100% load must be handled by our landscape of 5 machines, but if one fails, only 4 machines are left, so each machine must be scaled to handle 25% of the total traffic. During normal operations however, we have 5 machines available, so they will run at 20% of the traffic at peak-moments. This means that at peak moments, the server will be running at 20/25 * 100 = 80% of the maximum load the machine can handle. In other words, it will have 20% idle time, instead of 50% idle time in the previous example.
You pay for capacity, so having less idle time means you’ll be paying less for your servers.
Can we improve on this?
Using auto-scaling
The cloud approach to such a scaling problem would be to have auto-scaling group. Such an auto-scaling group consists of a number of smaller machines, all virtualized. In the above example, we would have created a group of max 5 machines, and a minimum of two machines. This satisfies the requirements of the customer that we must have one hot standby at all times, and we must be able to handle 100% load at peak-moments. The auto-scaling group can spin up extra servers when the need arises, or it can remove servers if the load drops below a certain threshold. The rules must be set so, that the total load of the n servers will never be more than n-1 servers could handle, because when a server fails, the others must be able to handle the load. As soon as this threshold is met, a new instance will be started in order to lower the load per machine.
Now, whenever the load of the system drops below the peak-load, the auto-scaling group can turn of servers to reduce cost. When the load increases again, the system simply starts a new server.
The thresholds for scaling up- and down can be calculated using the following formula:
let S be the sum of the loads of all the running instances, let T be the maximum load that can be handled by all running instances, and let N be the number of running instances.
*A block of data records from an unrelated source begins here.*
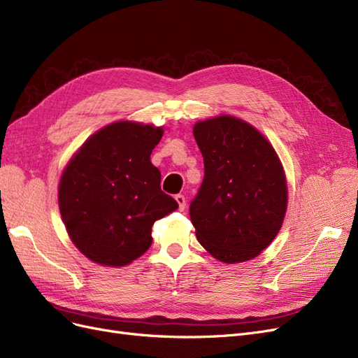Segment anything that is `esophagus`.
Returning <instances> with one entry per match:
<instances>
[{
  "mask_svg": "<svg viewBox=\"0 0 358 358\" xmlns=\"http://www.w3.org/2000/svg\"><path fill=\"white\" fill-rule=\"evenodd\" d=\"M176 201H177V203H178L180 211H182L184 208H186V198H184V194H177V196H176Z\"/></svg>",
  "mask_w": 358,
  "mask_h": 358,
  "instance_id": "1",
  "label": "esophagus"
}]
</instances>
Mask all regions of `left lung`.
<instances>
[{"label":"left lung","mask_w":358,"mask_h":358,"mask_svg":"<svg viewBox=\"0 0 358 358\" xmlns=\"http://www.w3.org/2000/svg\"><path fill=\"white\" fill-rule=\"evenodd\" d=\"M193 135L205 166L189 210L196 238L224 263L257 257L278 235L287 210L278 155L256 128L234 116L198 122Z\"/></svg>","instance_id":"1"}]
</instances>
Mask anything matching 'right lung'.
Masks as SVG:
<instances>
[{
    "label": "right lung",
    "mask_w": 358,
    "mask_h": 358,
    "mask_svg": "<svg viewBox=\"0 0 358 358\" xmlns=\"http://www.w3.org/2000/svg\"><path fill=\"white\" fill-rule=\"evenodd\" d=\"M162 128L116 122L80 147L59 181V211L73 244L102 266H124L153 242L152 226L178 208L160 189L150 155Z\"/></svg>",
    "instance_id": "add662e5"
}]
</instances>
upper-bound: if S > (N-1 / N) * T then scale up
lower-bound: if S < (N-2 / N-1) * T then scale down
If the loads fluctuates around a boundary, the number of servers would keep going up and down. To prevent this from happening, a delay is introduced by the cloud hoster, but we should also lower the lower-bound by 5% or so to have some bandwidth in which the number of servers is stable. We can’t touch the upper bound, since it would violate the one server standby requirement.
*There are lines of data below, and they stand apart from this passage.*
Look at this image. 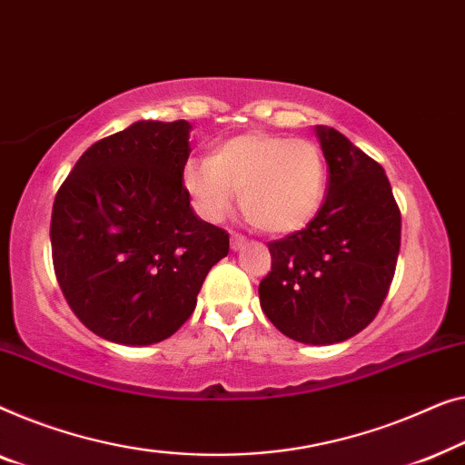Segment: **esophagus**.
<instances>
[{
    "label": "esophagus",
    "instance_id": "1",
    "mask_svg": "<svg viewBox=\"0 0 465 465\" xmlns=\"http://www.w3.org/2000/svg\"><path fill=\"white\" fill-rule=\"evenodd\" d=\"M246 246V238L240 233H232V248L233 251H240V248Z\"/></svg>",
    "mask_w": 465,
    "mask_h": 465
}]
</instances>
Of course down-scaling can only occur for N>2, as we need a minimum of 2 servers. Up-scaling could occur unlimited, we only introduce a soft limit of 5 servers to limit the maximum costs, but if business needs change, we could up this limit.
Conclusion
From this follows that the load of N machines (when we have more than 2) will never be below N-2 / N-1, for example the load of 3 machines will never be below 1/2 (50%), the load of 4 machines will never be below 2/3 (67%) etc. The higher the load, the better the utilization becomes, and when the load drops, the extra machines are shut down to improve utilization again.
The result will be that depending on the fluctuations in your landscape, your average utilization percentage will increase even more, resulting in a lower running cost of your landscape.
How to achieve this auto-scaling behavior will be addressed in an upcoming post.